他們隐匿氣息,将自己藏在那叢林草木之中,伺機而動。
這眼鏡蛇腹淺背黑,最能潛伏于地表,給人獸造成猝不及防的襲擊,因此有這種眼鏡蛇在的地方也需要格外注意。但值得一提的是,眼鏡蛇因其獨特的外表,其實不如相似色彩的蝮蛇難尋。
話說遠了。
且說沈彥宇他們兩個在灌木裡貓腰前進,靈劍寒光森然,隻在最緊要的那時刻飛速竄出,兩道淺色身影就分别從不同方向也作偷襲,逼得二獸接連敗退。
拼死一搏的實戰哪有多少你來我往?恨不能招招置敵人于死地,片刻就能解決。他們這一戰更是如此。
所謂乘勝追擊,就是不能因對手弱勢而有所放松退讓。因此沈彥宇幾乎屏息凝神,全力朝眼鏡蛇七寸劈斬而去!
鋒銳的劍刃利落将那眼鏡蛇頭身分離,失去了主導意識的軀體還在不斷扭動着,沈彥宇面露嫌惡地取了靈珠,随即擡手把那胡亂扭動的身軀燒了個幹淨。
賀晨風那頭也解決了戰鬥,黑鷹早已閉上雙眼,垂下腦袋沒了氣息。賀晨風同樣剖出靈珠,将它收進乾坤戒裡。

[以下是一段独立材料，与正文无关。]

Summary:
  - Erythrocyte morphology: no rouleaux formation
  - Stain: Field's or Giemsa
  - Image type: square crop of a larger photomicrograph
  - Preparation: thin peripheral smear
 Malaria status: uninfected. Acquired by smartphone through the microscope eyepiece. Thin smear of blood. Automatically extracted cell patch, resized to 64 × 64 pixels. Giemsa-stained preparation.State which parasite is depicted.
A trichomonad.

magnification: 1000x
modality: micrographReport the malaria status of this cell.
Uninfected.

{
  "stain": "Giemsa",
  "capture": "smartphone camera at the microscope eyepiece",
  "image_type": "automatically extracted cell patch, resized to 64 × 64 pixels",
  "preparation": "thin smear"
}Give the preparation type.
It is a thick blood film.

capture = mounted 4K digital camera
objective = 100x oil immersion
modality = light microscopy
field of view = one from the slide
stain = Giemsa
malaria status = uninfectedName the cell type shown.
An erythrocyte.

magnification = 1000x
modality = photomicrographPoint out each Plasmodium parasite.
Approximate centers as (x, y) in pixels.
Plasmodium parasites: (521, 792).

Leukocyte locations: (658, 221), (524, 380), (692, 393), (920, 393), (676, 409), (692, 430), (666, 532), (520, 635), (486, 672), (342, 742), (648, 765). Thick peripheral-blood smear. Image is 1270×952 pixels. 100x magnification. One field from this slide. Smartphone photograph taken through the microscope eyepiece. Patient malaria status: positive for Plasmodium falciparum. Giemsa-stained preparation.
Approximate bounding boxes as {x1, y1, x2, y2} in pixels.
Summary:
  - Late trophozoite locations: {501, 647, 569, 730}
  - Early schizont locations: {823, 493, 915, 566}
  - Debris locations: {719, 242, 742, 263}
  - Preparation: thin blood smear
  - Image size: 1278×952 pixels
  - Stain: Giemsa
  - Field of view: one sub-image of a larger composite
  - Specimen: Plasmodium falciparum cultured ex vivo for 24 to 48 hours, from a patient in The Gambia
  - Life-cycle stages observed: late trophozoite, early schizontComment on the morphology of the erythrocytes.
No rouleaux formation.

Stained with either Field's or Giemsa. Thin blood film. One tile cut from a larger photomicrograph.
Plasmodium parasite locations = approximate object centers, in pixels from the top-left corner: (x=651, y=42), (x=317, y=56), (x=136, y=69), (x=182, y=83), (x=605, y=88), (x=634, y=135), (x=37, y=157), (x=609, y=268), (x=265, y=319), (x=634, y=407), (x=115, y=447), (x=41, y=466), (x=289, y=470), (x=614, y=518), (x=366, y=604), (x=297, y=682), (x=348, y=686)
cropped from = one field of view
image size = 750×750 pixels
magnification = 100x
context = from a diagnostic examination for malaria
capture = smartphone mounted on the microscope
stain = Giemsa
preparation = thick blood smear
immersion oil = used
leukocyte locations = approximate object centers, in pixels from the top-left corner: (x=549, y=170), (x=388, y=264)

“這黑鷹毛發好粗糙啊,”湊到賀晨風旁邊查看情況的沈彥宇俯下身子,略微歪着頭,“看來平時混得也不怎麼樣。”
沈彥宇習慣性轉頭看向賀晨風,結果就見對方忽然擡起了手——本以為他是一時興想也研究一下黑鷹的羽毛,不成想賀晨風的手停在了沈彥宇頭上。
“等一下。”或許賀晨風自己都沒意識到自己的聲音格外輕柔。他取下一片挂在沈彥宇頭頂的枯葉,臉上的神色輕松了些,似是目的達到了。随後他繼續前進尋找接下來的目标,剛才的事應當隻是這個人順手而為。